>> START Text section

On Fri, 6 Dec 2019 at 09:33, Steven D'Aprano <st...@pearwood.info> wrote:
>
> Although I am cautiously and tentatively in favour of setting limits
> if the benefits Mark suggests are correct, I have thought of at least
> one case where a million classes may not be enough.
>
> I've seen people write code like this:
>
>     for attributes in list_of_attributes:
>         obj = namedtuple("Spam", "fe fi fo fum")(*attributes)
>         values.append(obj)
>
>
> not realising that every obj is a singleton instance of a unique class.
> They might end up with a million dynamically created classes, each with
> a single instance, when what they wanted was a single class with a
> million instances.

But isn't that the point here? A limit would catch this and prompt
them to rewrite the code as

    cls = namedtuple("Spam", "fe fi fo fum")
    for attributes in list_of_attributes:
        obj = cls(*attributes)
        values.append(obj)

> Could there be people doing this deliberately? If so, it must be nice
> to have so much RAM that we can afford to waste it so prodigiously: a
> namedtuple with ten items uses 64 bytes, but the associated class uses
> 444 bytes, plus the sizes of the methods etc. But I suppose there could
> be a justification for such a design.

>> END Text section
>> START Material

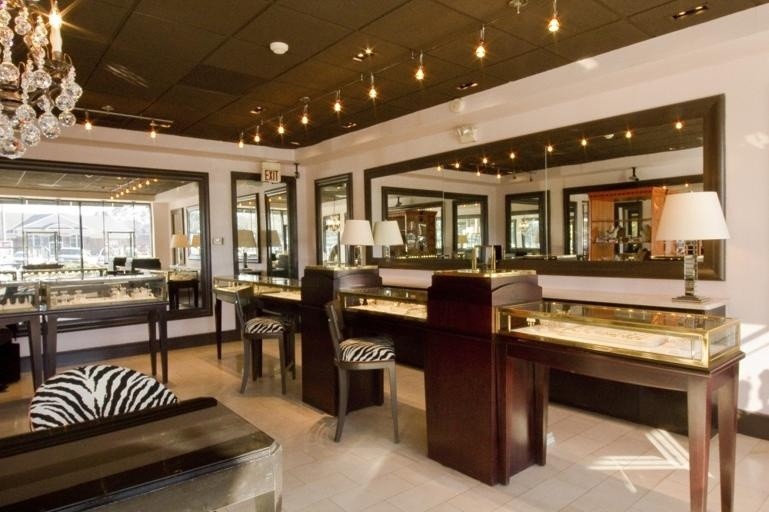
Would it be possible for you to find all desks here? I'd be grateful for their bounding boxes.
[0,395,285,512]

>> END Material

▶ [Tasks]
1. Please print the stretch of the post on class limits from "But isn't that" through "such a design.", copying it word for word.
2. Answer these questions about the post on class limits:
(a) In at least one case, how many classes may not be enough?
(b) What class name is passed to namedtuple in the code?
(c) How many bytes does a namedtuple with ten items use?

▶ [Results for the exercise]
1.
But isn't that the point here? A limit would catch this and prompt
them to rewrite the code as

    cls = namedtuple("Spam", "fe fi fo fum")
    for attributes in list_of_attributes:
        obj = cls(*attributes)
        values.append(obj)

> Could there be people doing this deliberately? If so, it must be nice
> to have so much RAM that we can afford to waste it so prodigiously: a
> namedtuple with ten items uses 64 bytes, but the associated class uses
> 444 bytes, plus the sizes of the methods etc. But I suppose there could
> be a justification for such a design.

2.
(a) A million
(b) "Spam"
(c) 64 bytes